Dorothea versorgte uns am Sonntag nach dem Wettkampf mit leckerem Rhabarberkuchen. Kuchen muss eine Teilnahme am Triathlon nicht verhindern, wie Claudia bewies. Einen leckeren Apfelkuchen von ihr gab es bereits am Samstag. Wie allerdings Jochen im nächsten Jahr seine Teilnahme mit seinem Job als Fotograf vereinbaren will, muss er sich in den dazwischen liegenden Monaten noch überlegen.
Angereist sind wir wie auch schon die Teilnehmerinnen im letzten Jahr bereits am Samstag. Dieses Jahr ein paar Stunden früher, da letztes Jahr die Zeit für Zeltaufbau, Streckenerkundung, Meldeunterlagen abholen und Abendessen knapp bemessen war. Das Samstagprogramm war ansonsten gleich wie letztes Jahr – auch der Regen am Abend stellte sich ein, und so gab es in Jochens Kombi, in dem auch schon die Fahrräder von Ulm nach München transportiert worden waren, einen improvisierten Umtrunk mit Rotwein.
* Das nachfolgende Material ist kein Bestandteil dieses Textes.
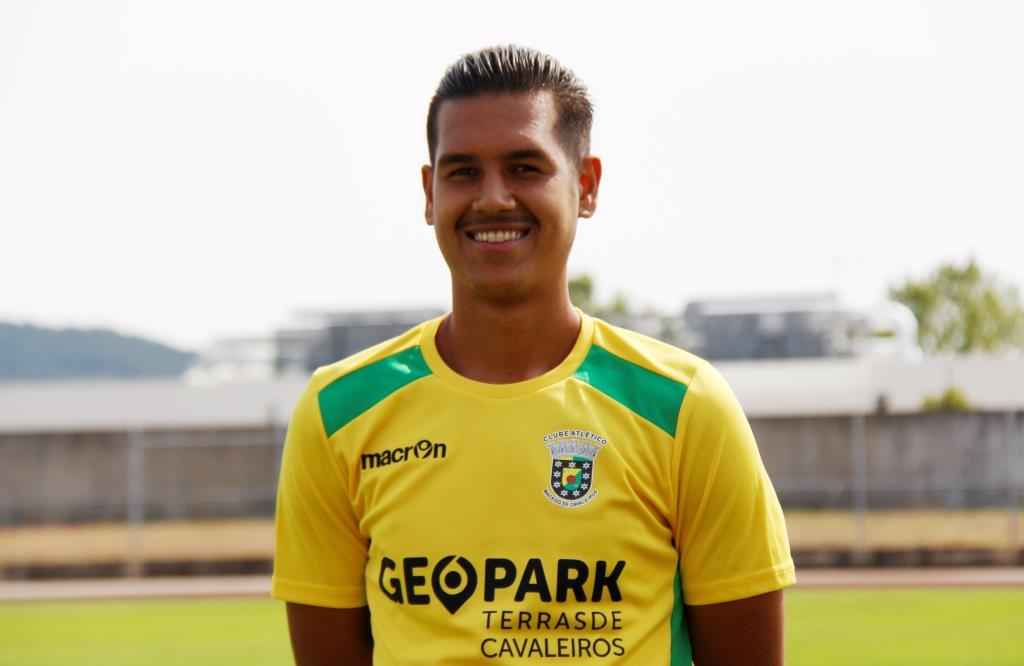 Futebol: Alisson já é opção no C.A. Macedo de Cavaleiros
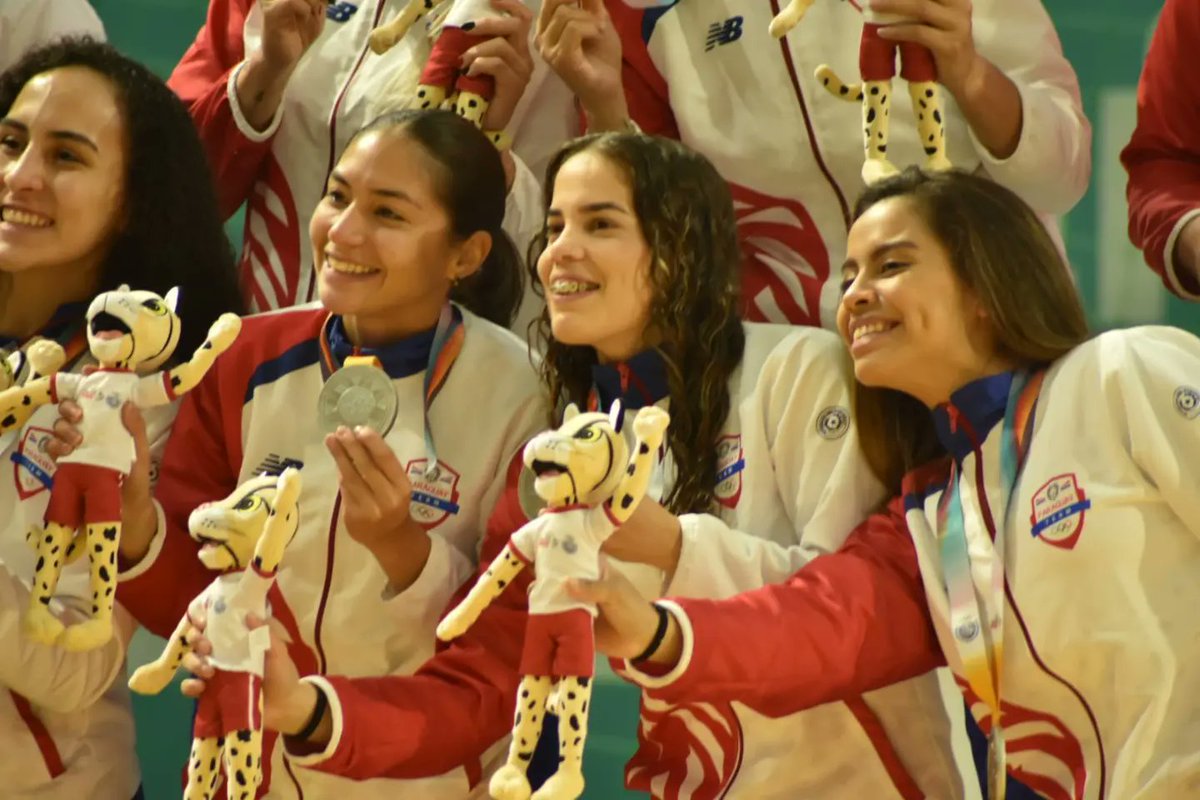 asu2022oficial's tweet photo. ¡Medallas en Balonmano femenino! 🤾‍♀

BRASIL 🇧🇷🥇

PARAGUAY 🇵🇾🥈

ARGENTINA 🇦🇷🥉

#ASU2022 
#ElSueñoDeTodos https://t.co/RBXzd7oh8R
Die Matratze, auf der Jochen schlafen wollte, war neben dem bevorstehenden Wettkampf Gesprächsthema des ganzen Abends. Die erste Aufregung erwartete uns beim Abholen der Meldeunterlagen: Dort mussten wir feststellen, dass Boote über 4,50 m Länge nicht zugelassen waren. Leider ist uns allen diese Info in der Ausschreibung nicht aufgefallen. Daniel hatte sich den blauen Vereins-Catalina als Wettkampfboot ausgesucht. Der Catalina hat aber ca. 4,64 m Länge, d. h. ganze 14 cm zu viel. Nach einigem Hin und Her erhielt Daniel schließlich eine Ausnahmegenehmigung. Seine Paddelzeit ist letztendlich der Beweis, dass er nicht mogeln wollte. Sollte ihn jedoch der Paddelehrgeiz noch packen, dann sind in Zukunft die Plätze seiner Konkurrenz gefährdet. Zurück zum Samstag Abend. Daniel hat die Melde-Informationen gelesen und auch entdeckt, dass in meiner Altersklasse die Paddelstrecke verkürzt ist. „Bin ich schon so alt, dass man mir die gesamte Strecke nicht mehr zutraut? Soll ich mich freuen oder ärgern? Ist das Diskriminierung?“ Meine Gedanken hierzu sind schnurz, Regel ist Regel und fertig!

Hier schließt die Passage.